吉崎栄泰氏は北海道で内科のお医者さんをしている。その意味では異色の経歴というわけではない。 しかし、このコーナーでいままで色々な偉人を紹介してきたが、 コンピュータに関係ない本業を持っている人物はいなかった。吉崎氏はその点で著しく例外的存在なのだ。 しかし吉崎氏を紹介しないわけにはいかない。なにしろあの圧縮ソフトの定番LHAを作った 人なのである。LHAは圧縮解凍の処理速度、圧縮率などかなりよかったので 日本だけでなく世界中に広まった。

コンピュータ好きな医学生

吉崎栄泰氏は1955年日本国の北海道旭川市に生まれた。機械いじりが好きな少年だったらしい。 札幌医科大学で内科学を専攻した。大学時代にその頃出たばかりのインテルのチップを 手に入れるなど、コンピュータには相当早くから興味をもっていたようだ。 パソコン通信の時代になると吉崎氏もはまりこんだ。

パソコン通信から始まった

1986年NEC系のPC-VANがスタートし、翌87年には富士通系のニフティサーブがサービスを開始したことで、80年代後半は日本でもパソコン通信が一般に普及しだした時期だった。まだ1200ボーのモデムを使っていた時代だ。ちょっとしたデータを送受信するのも大変で、データ圧縮ソフトの潜在的需要はかなりのものだったと思う。
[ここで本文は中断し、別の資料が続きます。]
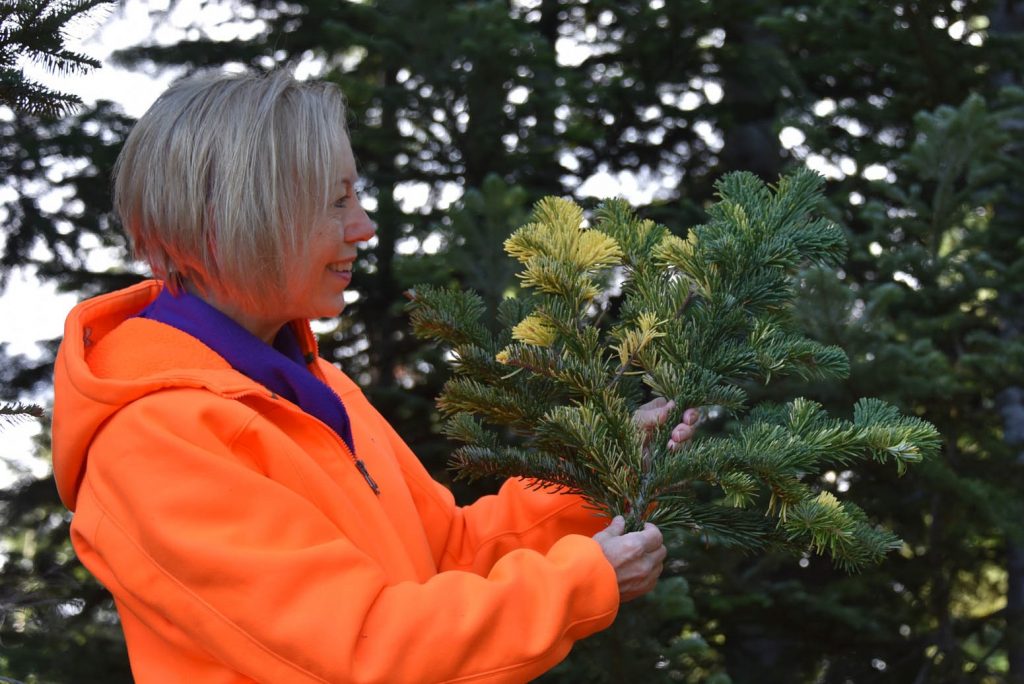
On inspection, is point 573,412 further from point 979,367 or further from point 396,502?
point 979,367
発端は1988年、当時高校の先生をしていた奥村晴彦氏(現在 松坂大学教授 三重大学教授)が、LZSS方式(注1)をさらに算術符号化するLZARIという圧縮アルゴリズムをPC-VAN上に発表したことに始まる。

2004/08/12

奥村先生は三重大学教育学部教授となられています。読者の指摘により訂正しました。

圧縮ソフトの開発

吉崎氏はこの奥村氏の圧縮方式を見て、算術符号化の部分をハフマン符号化(注2) に置き換えることでもっと効率的なアルゴリズムになるのではと考えた。 その考えをもとにLZHUF方式を考案し、実際にその方式にもとづいたアーカイバ(注3) LHarcを作った。1988年末になってLHarcをニフティとアスキーネットにリリースした。 LHarcは大反響をよんだが、その後も改良が続けられた。吉崎氏と奥村氏とは連絡を取り合い、奥村氏が米国の圧縮に関する論文を手に入れて吉崎氏に渡し、それを参考にして吉崎氏が開発するという協力もあったらしく、 LHarcのアルゴリズムの改良が行われた。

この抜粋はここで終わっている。